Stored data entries
□ □ □ □ □ □ □

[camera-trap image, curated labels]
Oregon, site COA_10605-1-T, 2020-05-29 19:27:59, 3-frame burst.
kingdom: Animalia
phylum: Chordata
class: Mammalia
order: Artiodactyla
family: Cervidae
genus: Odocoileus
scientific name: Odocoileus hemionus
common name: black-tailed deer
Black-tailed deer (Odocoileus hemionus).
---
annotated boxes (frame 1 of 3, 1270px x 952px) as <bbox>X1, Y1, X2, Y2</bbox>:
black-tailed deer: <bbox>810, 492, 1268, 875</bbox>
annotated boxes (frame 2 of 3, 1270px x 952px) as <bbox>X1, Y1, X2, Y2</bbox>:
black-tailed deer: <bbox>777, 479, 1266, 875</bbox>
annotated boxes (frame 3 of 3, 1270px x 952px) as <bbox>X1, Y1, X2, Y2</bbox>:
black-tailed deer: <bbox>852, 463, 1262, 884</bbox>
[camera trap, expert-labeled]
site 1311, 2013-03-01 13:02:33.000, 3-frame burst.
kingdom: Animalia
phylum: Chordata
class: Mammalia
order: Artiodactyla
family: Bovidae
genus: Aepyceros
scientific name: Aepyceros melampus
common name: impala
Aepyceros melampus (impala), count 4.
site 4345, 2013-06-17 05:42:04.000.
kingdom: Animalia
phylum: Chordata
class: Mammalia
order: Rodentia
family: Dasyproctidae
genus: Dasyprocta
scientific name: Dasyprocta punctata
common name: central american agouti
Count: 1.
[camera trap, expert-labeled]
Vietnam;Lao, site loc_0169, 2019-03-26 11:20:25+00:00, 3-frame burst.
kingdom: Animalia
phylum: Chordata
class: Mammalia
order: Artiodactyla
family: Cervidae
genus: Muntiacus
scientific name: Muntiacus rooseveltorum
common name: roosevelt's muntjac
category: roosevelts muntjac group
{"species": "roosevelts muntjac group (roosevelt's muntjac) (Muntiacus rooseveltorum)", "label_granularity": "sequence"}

□ □ □ □ □ □ □

Find every line in the records that uses the string "rooseveltorum", then copy it.

*Solved problem*:
scientific name: Muntiacus rooseveltorum
{"species": "roosevelts muntjac group (roosevelt's muntjac) (Muntiacus rooseveltorum)", "label_granularity": "sequence"}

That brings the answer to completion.